### TASK 1
In the text on finding a quadrilateral's area, what must be known in addition to the lengths of all four sides?
### TASK 2
Continue the worked solution on quadrilateral area from its last sentence.

### EXERCISE TEXT
********************

Area(Quadrilateral) = Area(Triangle 1) + Area(Triangle 2)
Important Note:
This method requires knowing the lengths of all four sides of the quadrilateral AND the length of at least one of its diagonals. If only the four side lengths are provided, the area of the quadrilateral cannot be uniquely determined. This is because a quadrilateral is not a rigid figure like a triangle; it can be reshaped (deformed) while keeping the side lengths constant, resulting in different areas (unless it's a special case like a square or rectangle where angles are fixed).
Example 1. A park is in the shape of a quadrilateral ABCD, where $\angle \text{C} = 90^\circ$, AB = 9 m, BC = 12 m, CD = 5 m, and AD = 8 m. Find the area of the park.
Answer:
Given:
A quadrilateral park ABCD with side lengths AB = 9 m, BC = 12 m, CD = 5 m, AD = 8 m, and $\angle \text{C} = 90^\circ$.
To Find:
The area of the park (quadrilateral ABCD).
Solution:
To find the area of the quadrilateral ABCD using Heron's formula, we divide it into two triangles by drawing a diagonal. Since we are given that $\angle \text{C} = 90^\circ$, drawing the diagonal BD is convenient because it forms a right-angled triangle $\triangle \text{BCD}$, whose diagonal length can be easily calculated using the Pythagorean theorem.

********************

### STORED DATA

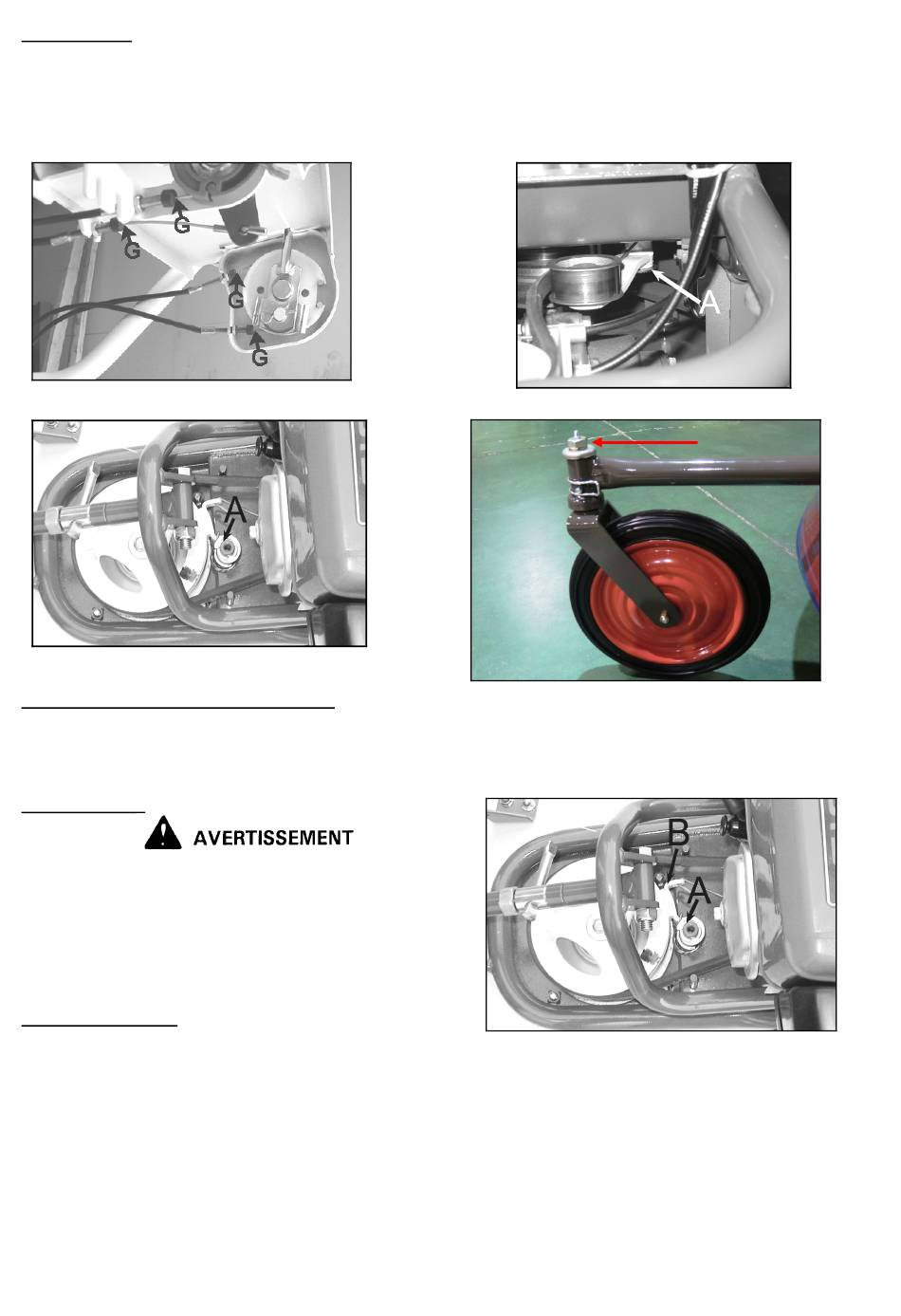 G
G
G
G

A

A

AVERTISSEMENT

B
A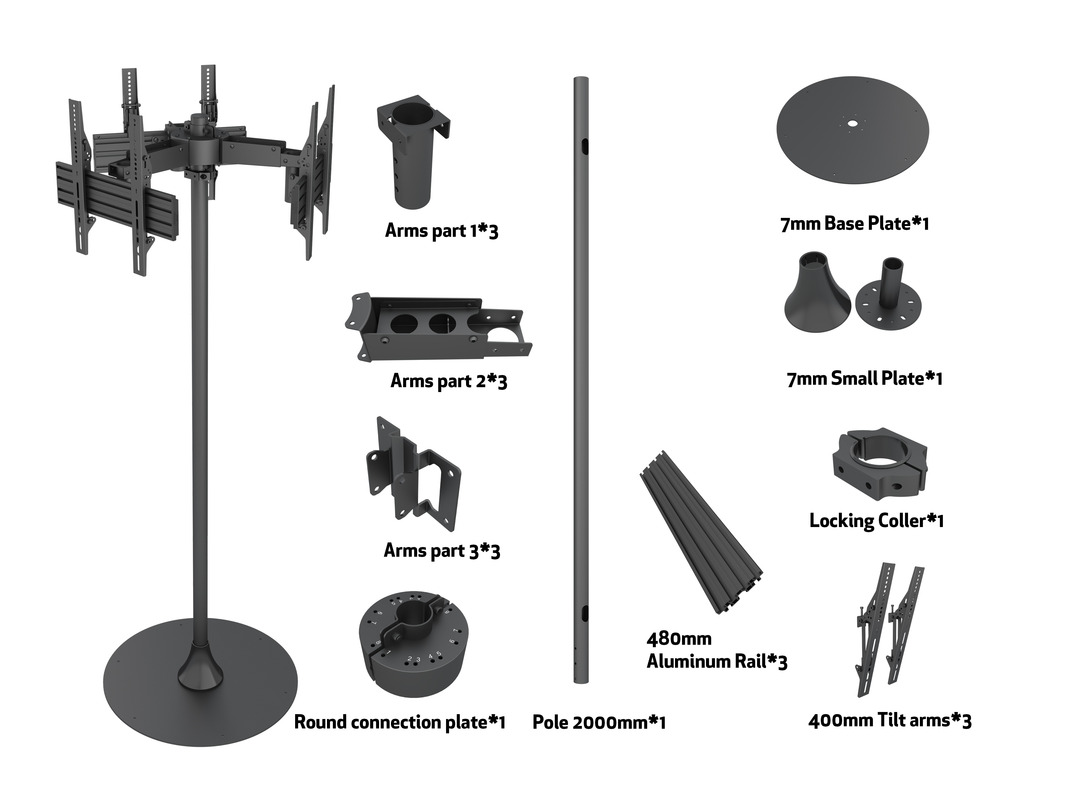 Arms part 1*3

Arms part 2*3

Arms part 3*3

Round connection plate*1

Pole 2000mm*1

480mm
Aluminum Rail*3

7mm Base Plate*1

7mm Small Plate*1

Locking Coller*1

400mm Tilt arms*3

********************

### FINAL ANSWER 1
The length of at least one of its diagonals.

### FINAL ANSWER 2
Step 1: Find the length of the diagonal BD.
Consider $\triangle \text{BCD}$. We are given that $\angle \text{C} = 90^\circ$. So, $\triangle \text{BCD}$ is a right-angled triangle with legs BC and CD, and hypotenuse BD.
By the Pythagorean Theorem (Theorem 6.9), in a right-angled triangle, the square of the hypotenuse is equal to the sum of the squares of the other two sides.
$\text{BD}^2 = \text{BC}^2 + \text{CD}^2$
(By Pythagoras Theorem in $\triangle \text{BCD}$)
Substitute the given lengths BC = 12 m and CD = 5 m:
$\text{BD}^2 = (12)^2 + (5)^2 \text{ m}^2$
$\text{BD}^2 = 144 + 25 \text{ m}^2$
$\text{BD}^2 = 169 \text{ m}^2$
Take the square root of both sides to find the length of BD. Since BD is a length, it must be positive.
$\text{BD} = \sqrt{169} \text{ m}$
$\text{BD} = 13 \text{ m}$
... (1)
The length of the diagonal BD is 13 metres.
Step 2: Calculate the area of $\triangle$BCD.
$\triangle \text{BCD}$ is a right-angled triangle with base BC = 12 m and corresponding height CD = 5 m (or vice versa). We can use the basic area formula for a right triangle.
Area($\triangle \text{BCD}$) $= \frac{1}{2} \times \text{base} \times \text{height}$
Area($\triangle \text{BCD}$) $= \frac{1}{2} \times 12 \text{ m} \times 5 \text{ m}$
Area($\triangle \text{BCD}$) $= \frac{1}{2} \times 60 \text{ m}^2$
Area($\triangle \text{BCD}$) $= 30 \text{ m}^2$
... (2)
The area of $\triangle \text{BCD}$ is 30 m$^2$.
Step 3: Calculate the area of $\triangle$ABD using Heron's Formula.
The side lengths of $\triangle \text{ABD}$ are AB = 9 m, AD = 8 m, and BD = 13 m (from Step 1).
First, calculate the semi-perimeter $s$ for $\triangle \text{ABD}$.
$s = \frac{\text{AB} + \text{AD} + \text{BD}}{2}$
Substitute the side lengths:
$s = \frac{9 + 8 + 13}{2} \text{ m}$
$s = \frac{30}{2} \text{ m}$
$s = 15 \text{ m}$
... (3)
Now, calculate the values of $(s-\text{AB})$, $(s-\text{AD})$, and $(s-\text{BD})$.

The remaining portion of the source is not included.